Tous les participants au comité permanent de concertation reconnaissent l'intérêt de la démarche engagée et des méthodes de travail mises en place. Cependant, la plupart des associations considèrent qu'à l'exception de l'amendement voté par le conseil de Paris sur le sort du 91, quai de la Gare (1), elles n'ont rien obtenu. Elles viennent d'ailleurs d'écrire au garant pour lui faire part de ce constat.

« L'aménageur et la ville n'ont pas cédé sur quoi que ce soit, estime Marc-Ambroise Rendu, président d'ADA 13. Ils bottent systématiquement en touche. » Même constat pour Pierre-André Brossault, président de l'Ecologie pour Paris : « Ce n'est qu'un semblant de négociation. Ils ne veulent pas jouer la transparence. » Jean-Paul Réti, président de l'Association pour le développement du 91, quai de la Gare (APLD 91), souligne qu'il se sent démuni pour élaborer des propositions concrètes sur l'aménagement du site face aux projets défendus par l'aménageur et la ville, qu'il considère d'ailleurs non pas comme des partenaires mais comme des adversaires.
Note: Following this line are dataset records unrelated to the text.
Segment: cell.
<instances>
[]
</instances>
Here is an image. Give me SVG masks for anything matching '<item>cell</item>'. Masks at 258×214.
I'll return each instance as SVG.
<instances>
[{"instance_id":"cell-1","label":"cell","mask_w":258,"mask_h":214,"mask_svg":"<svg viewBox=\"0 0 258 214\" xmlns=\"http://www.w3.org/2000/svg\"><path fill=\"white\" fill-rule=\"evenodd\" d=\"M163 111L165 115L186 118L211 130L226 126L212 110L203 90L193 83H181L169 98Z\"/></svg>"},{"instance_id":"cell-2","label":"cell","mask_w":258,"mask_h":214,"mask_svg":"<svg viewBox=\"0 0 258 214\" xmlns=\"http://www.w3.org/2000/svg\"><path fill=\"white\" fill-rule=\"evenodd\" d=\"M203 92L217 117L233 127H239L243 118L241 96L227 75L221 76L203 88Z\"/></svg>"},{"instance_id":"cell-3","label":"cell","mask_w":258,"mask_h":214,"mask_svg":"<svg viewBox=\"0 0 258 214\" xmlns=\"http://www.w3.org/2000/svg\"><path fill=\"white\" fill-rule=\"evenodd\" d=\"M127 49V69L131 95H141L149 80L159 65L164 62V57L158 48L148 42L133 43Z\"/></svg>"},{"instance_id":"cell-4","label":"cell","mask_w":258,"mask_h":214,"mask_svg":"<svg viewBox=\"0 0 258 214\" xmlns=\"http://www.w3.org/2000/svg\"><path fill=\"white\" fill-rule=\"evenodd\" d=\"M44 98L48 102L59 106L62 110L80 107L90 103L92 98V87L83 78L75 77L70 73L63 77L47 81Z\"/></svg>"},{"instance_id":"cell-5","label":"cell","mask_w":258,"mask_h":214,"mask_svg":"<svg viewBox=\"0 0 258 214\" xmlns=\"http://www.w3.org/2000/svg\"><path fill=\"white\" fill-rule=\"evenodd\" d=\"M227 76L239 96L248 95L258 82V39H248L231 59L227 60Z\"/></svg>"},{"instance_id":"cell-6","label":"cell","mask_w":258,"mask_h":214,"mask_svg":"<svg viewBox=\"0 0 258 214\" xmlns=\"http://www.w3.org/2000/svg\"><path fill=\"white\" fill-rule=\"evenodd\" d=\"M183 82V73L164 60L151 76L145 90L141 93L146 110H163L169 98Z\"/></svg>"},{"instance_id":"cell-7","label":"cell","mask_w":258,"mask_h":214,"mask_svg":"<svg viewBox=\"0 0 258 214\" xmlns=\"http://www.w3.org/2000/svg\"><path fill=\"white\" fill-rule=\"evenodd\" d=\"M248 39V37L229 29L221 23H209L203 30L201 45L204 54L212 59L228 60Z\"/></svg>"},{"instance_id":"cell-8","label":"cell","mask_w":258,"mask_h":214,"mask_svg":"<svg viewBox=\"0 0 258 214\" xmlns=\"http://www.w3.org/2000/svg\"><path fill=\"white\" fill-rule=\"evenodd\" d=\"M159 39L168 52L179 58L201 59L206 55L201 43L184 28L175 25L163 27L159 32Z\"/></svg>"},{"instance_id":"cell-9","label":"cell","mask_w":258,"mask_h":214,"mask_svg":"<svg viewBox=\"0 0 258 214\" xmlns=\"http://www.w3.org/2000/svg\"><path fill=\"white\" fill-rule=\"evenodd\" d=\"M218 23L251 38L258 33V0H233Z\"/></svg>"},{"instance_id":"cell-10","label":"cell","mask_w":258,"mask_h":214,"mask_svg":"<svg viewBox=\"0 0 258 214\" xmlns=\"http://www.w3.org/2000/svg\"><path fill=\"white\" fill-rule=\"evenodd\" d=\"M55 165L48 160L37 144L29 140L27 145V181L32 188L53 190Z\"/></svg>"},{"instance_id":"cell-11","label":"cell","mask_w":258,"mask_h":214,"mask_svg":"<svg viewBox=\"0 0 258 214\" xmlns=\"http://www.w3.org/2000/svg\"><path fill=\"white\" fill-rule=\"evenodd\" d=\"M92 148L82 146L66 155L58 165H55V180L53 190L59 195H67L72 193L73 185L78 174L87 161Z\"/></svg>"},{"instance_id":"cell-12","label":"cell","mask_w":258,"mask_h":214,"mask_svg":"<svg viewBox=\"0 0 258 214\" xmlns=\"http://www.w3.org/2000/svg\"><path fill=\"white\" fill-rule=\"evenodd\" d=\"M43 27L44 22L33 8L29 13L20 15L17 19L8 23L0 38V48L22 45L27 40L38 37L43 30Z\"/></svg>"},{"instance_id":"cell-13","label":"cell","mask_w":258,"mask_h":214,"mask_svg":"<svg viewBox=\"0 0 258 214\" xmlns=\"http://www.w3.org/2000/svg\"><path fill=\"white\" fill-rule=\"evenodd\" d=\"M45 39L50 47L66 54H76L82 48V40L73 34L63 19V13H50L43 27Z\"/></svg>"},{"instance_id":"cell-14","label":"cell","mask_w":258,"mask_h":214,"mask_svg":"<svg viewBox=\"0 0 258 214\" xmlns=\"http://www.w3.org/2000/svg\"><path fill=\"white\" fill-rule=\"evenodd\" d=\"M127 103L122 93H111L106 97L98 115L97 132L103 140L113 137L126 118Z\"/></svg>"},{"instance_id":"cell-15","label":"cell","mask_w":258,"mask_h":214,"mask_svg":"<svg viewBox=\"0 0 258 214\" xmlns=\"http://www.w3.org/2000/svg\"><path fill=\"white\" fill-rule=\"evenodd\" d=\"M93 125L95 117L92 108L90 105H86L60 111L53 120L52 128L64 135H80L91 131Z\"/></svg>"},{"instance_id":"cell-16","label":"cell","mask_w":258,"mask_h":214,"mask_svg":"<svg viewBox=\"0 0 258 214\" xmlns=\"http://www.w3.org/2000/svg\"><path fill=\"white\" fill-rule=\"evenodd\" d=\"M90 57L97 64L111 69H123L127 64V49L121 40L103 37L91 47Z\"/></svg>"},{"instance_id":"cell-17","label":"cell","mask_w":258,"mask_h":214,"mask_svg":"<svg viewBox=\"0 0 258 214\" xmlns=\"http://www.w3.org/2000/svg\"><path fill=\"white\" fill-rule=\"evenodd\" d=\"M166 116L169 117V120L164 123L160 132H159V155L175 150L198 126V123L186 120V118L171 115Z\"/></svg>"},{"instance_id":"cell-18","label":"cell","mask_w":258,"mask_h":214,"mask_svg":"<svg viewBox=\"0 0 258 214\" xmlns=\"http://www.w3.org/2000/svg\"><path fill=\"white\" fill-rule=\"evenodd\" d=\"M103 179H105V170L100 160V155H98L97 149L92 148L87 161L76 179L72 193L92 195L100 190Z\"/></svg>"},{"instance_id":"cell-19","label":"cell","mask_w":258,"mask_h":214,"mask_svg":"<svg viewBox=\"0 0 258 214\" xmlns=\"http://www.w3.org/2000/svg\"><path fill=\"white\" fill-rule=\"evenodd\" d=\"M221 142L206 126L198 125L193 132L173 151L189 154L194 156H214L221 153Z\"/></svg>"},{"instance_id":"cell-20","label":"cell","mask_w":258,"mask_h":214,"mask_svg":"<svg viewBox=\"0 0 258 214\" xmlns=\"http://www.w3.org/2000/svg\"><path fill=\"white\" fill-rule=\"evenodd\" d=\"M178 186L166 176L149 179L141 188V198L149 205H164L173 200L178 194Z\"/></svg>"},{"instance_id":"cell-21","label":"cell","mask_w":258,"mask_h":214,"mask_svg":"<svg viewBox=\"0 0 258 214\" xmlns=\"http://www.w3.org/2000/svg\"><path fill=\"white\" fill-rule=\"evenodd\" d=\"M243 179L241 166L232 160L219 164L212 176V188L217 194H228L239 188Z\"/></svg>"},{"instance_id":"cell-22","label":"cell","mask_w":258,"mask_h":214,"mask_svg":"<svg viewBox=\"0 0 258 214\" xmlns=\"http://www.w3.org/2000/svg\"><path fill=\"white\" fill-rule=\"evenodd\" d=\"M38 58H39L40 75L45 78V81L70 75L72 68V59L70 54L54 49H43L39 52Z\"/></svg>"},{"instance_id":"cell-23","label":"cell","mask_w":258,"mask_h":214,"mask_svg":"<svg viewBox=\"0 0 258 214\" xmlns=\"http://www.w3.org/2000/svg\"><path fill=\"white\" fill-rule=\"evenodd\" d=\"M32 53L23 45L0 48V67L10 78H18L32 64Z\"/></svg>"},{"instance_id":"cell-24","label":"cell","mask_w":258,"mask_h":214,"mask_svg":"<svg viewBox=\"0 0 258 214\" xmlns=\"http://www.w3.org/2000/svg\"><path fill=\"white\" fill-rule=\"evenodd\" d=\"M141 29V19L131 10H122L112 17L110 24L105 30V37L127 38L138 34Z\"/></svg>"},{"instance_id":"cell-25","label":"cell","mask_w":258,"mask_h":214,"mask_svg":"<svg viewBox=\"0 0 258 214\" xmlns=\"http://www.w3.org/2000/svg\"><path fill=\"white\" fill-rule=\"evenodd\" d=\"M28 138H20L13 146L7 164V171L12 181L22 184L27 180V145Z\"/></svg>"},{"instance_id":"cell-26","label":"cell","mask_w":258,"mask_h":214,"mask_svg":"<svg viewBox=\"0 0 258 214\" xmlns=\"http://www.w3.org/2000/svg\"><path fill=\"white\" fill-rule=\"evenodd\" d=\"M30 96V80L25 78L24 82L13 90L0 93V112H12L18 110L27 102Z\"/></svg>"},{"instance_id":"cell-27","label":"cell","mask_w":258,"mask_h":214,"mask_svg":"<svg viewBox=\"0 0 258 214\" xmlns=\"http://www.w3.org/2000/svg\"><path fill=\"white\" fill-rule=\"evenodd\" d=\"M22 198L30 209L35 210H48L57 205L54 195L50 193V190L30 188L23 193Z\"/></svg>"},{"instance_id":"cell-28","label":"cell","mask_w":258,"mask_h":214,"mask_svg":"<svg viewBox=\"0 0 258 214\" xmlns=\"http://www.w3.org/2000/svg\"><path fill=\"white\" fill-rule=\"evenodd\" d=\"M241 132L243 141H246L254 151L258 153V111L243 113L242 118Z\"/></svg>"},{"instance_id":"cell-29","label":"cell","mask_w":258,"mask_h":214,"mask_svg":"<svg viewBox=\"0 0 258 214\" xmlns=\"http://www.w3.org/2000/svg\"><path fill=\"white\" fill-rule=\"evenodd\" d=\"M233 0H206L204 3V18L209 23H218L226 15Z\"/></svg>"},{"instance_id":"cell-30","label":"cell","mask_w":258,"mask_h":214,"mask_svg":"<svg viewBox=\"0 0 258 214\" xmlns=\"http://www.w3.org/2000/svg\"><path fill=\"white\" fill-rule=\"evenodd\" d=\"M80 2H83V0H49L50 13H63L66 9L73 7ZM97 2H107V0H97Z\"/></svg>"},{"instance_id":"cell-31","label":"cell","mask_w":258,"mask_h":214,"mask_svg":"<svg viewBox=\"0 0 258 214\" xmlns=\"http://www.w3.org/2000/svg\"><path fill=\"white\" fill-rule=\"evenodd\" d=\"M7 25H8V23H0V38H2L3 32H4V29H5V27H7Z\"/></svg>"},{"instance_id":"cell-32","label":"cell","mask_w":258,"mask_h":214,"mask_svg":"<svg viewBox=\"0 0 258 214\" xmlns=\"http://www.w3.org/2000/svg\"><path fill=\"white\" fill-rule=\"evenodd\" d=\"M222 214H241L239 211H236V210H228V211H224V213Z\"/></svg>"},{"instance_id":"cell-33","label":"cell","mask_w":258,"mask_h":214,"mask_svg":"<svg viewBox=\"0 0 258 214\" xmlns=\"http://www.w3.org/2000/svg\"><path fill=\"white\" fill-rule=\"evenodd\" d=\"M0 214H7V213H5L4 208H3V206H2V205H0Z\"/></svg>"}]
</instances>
« Des incompréhensions de part et d'autre ont été et doivent encore être levées pour aboutir à un débat de qualité, reconnaît Anne-Marie Couderc, pour qui la difficulté majeure est de faire admettre par les associations la distinction entre les questions relevant de l'avenir, sur lesquelles la concertation peut intervenir (91, quai de la Gare ; abords de la gare d'Austerlitz), et les éléments constituant l'essence même et l'armature de l'opération qui, globalement validés par la commission d'enquête, ne peuvent être remis en cause. Il faut aussi que nous ayons le souci de l'intérêt général et non pas celui de la défense des intérêts particuliers. »

(1) Il prévoit notamment que « la conservation des bâtiments des anciens entrepôts frigorifiques permettra de conforter la vocation culturelle ces lieux » et que « la réalisation d'une voie secondaire à partir de la rue neuve Tolbiac aux abords du site n'est pas imposée ».

Equipement Un collège pour la rentrée 2000

La construction de la dalle sur laquelle sera réalisé le collège prévu sur la ZAC Paris-Rive-Gauche est déjà engagée. Situé entre l'avenue de France et la rue du Chevaleret, en bordure d'un jardin public de 3 500 m2, à proximité de la station Météor-RER C, il a été conçu par l'équipe Chemetov-Huidobro. A terme, il accueillera 700 élèves, la mise en service d'une première tranche devant intervenir pour la rentrée 2000. Ce nouvel équipement comporte également un internat destiné à accueillir 48 élèves et un gymnase.

Surface utile totale de l'opération : 6 398 m2. Coût de l'investissement : 78 millions de francs TTC.